Justice Anthony Kennedy slipped out of the Supreme Court building on June 27, 2018, and traveled incognito to the White House to inform President Donald Trump that he was retiring, setting in motion a political process that his successor, Brett Kavanaugh, would denounce three months later as a "national disgrace" and a "circus."
Justice on Trial, the definitive insider's account of Kavanaugh's appointment to the Supreme Court, is based on extraordinary access to more than one hundred key figures--including the president, justices, and senators--in that ferocious political drama.

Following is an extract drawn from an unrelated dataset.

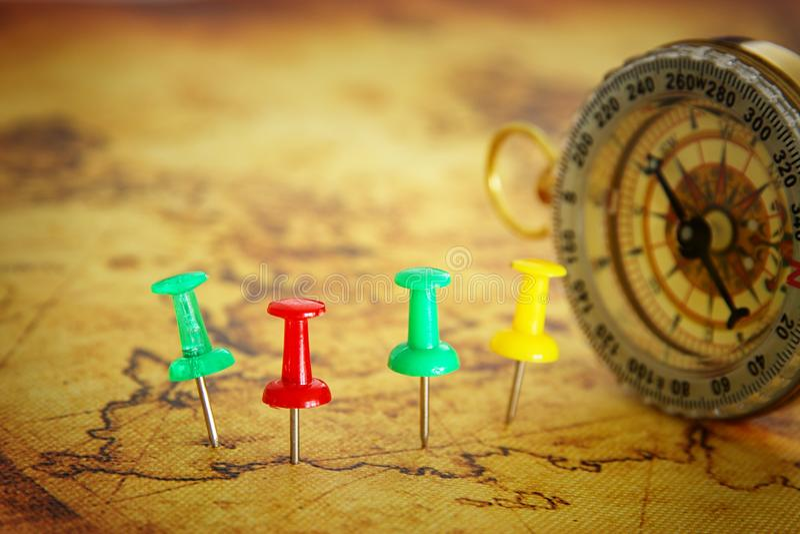 Bild von den Stiften befestigt zur Karte, Standort oder Reiseziel über alter Karte nahe bei Weinlesekompaß zeigend Selektiver Fok lizenzfreies stockbild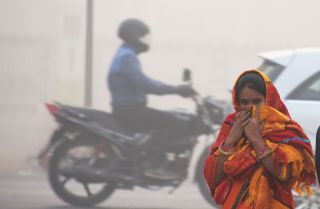 An Indian girl walks with her face covered amid heavy smog in New Delhi on Nov. 13.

The Trump presidency opened with the appointment of Neil Gorsuch to succeed the late Antonin Scalia on the Supreme Court. But the following year, when Trump drew from the same list of candidates for his nomination of Brett Kavanaugh, the justice being replaced was the swing vote on abortion, and all hell broke loose.
The judicial confirmation process, on the point of breakdown for thirty years, now proved utterly dysfunctional. Unverified accusations of sexual assault became weapons in a ruthless campaign of personal destruction, culminating in the melodramatic hearings in which Kavanaugh's impassioned defense resuscitated a nomination that seemed beyond saving.

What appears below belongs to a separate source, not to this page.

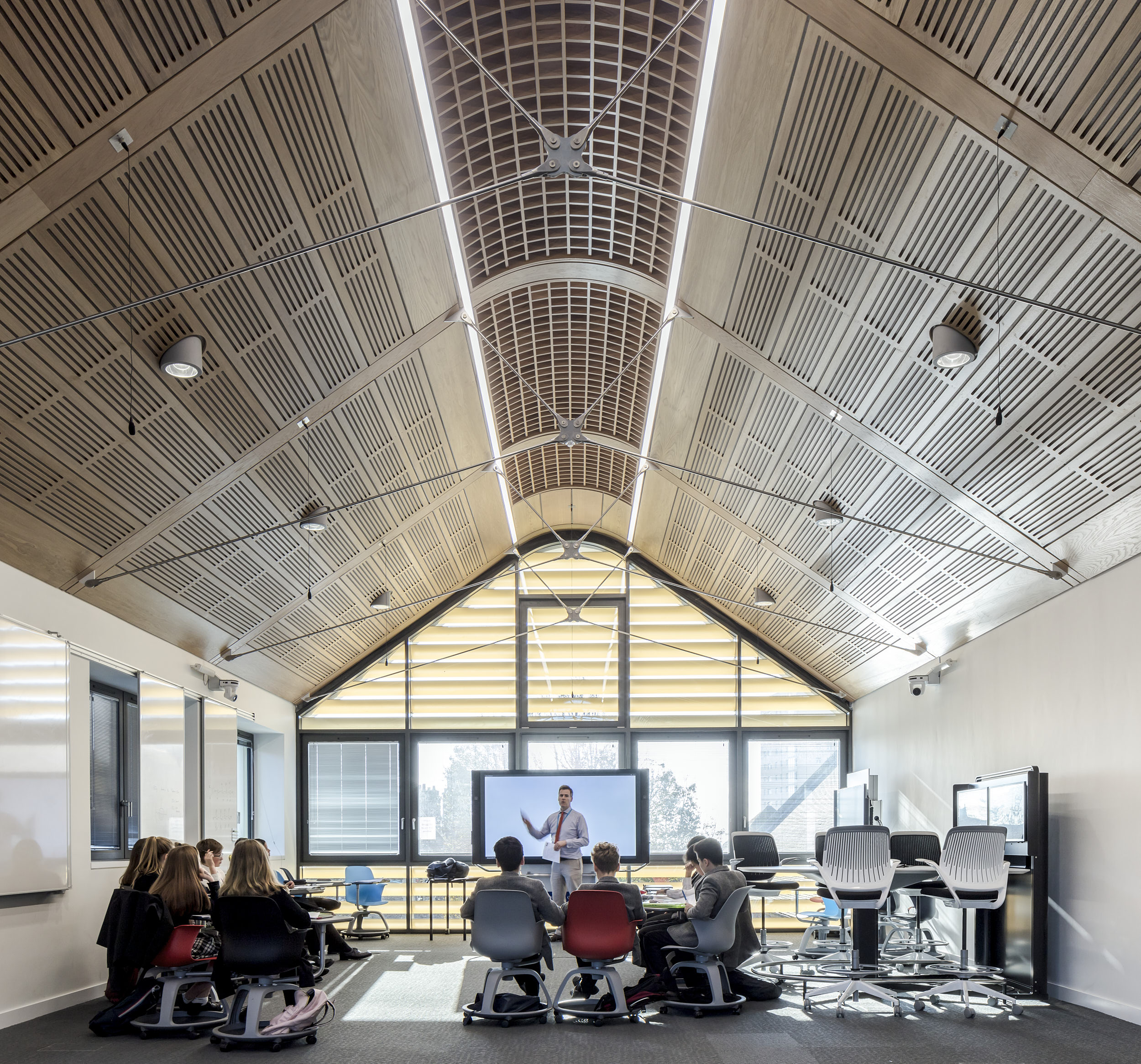 Interior photograph of a classroom featuring stunning, acoustically-panelled ceiling and visible structural bracing.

The Supreme Court has become the arbiter of our nation's most vexing and divisive disputes. With the stakes of each vacancy incalculably high, the incentive to destroy a nominee is nearly irresistible. The next time a nomination promises to change the balance of the Court, Hemingway and Severino warn, the confirmation fight will be even uglier than Kavanaugh's.
A good person might accept that nomination in the naïve belief that what happened to Kavanaugh won't happen to him because he is a good person. But it can happen, it does happen, and it just happened. The question is whether America will let it happen again.

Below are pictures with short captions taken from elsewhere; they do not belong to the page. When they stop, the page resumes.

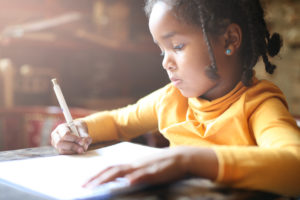 this is an image of a girl writing a story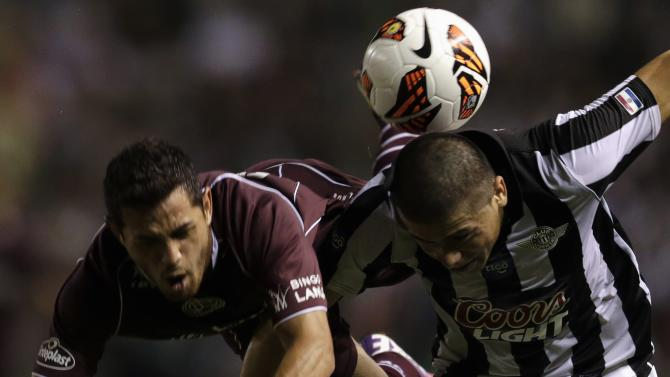 Acosta of Argentina's Lanus challenges Moreira of Paraguay's Libertad during their Copa Sudamericana semifinal soccer match in Asuncion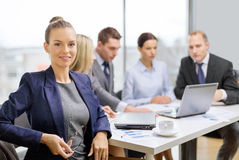 Businesswoman with glasses with team on the back Stock Photos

MOLLIE ZIEGLER HEMINGWAY is a senior editor at The Federalist and Senior Journalism Fellow at Hillsdale College. She is a Fox News contributor, and a regular member of the Fox News All-Stars panel on Special Report with Bret Baier. A longtime journalist, her work has appeared in the Wall Street Journal,USA Today, the Los Angeles Times, the Guardian, the Washington Post, CNN, National Review, GetReligion, Ricochet, Christianity Today, Federal Times, Radio & Records, and many other publications. Mollie was a 2004 recipient of a Phillips Foundation Journalism Fellowship and a 2014 Lincoln Fellow of the Claremont Institute. She lives in the Washington, D.C. area.
CARRIE SEVERINO is chief counsel and policy director of the Judicial Crisis Network. In that capacity, she has testified before Congress on assorted constitutional issues and briefed Senators on judicial nominations. Mrs. Severino has been extensively quoted in the media and regularly appeared on television, including MSNBC, FOX, CNN, C-SPAN, and ABC's This Week. She has written and spoken on a wide range of judicial issues, particularly the constitutional limits on government, the federal nomination process, and state judicial selection. Mrs. Severino regularly files briefs in high-profile Supreme Court cases. Until March 2010, Mrs. Severino was an Olin/Searle Fellow and a Dean's Visiting Scholar at Georgetown University Law Center. She was previously a law clerk to U.S. Supreme Court Justice Clarence Thomas and to Judge David B. Sentelle of the U.S. Court of Appeals for the D.C. Circuit. She is a graduate of Harvard Law School, cum laude, of Duke University, and holds a Master's degree in Linguistics from Michigan State University. She lives in the Washington, D.C. area.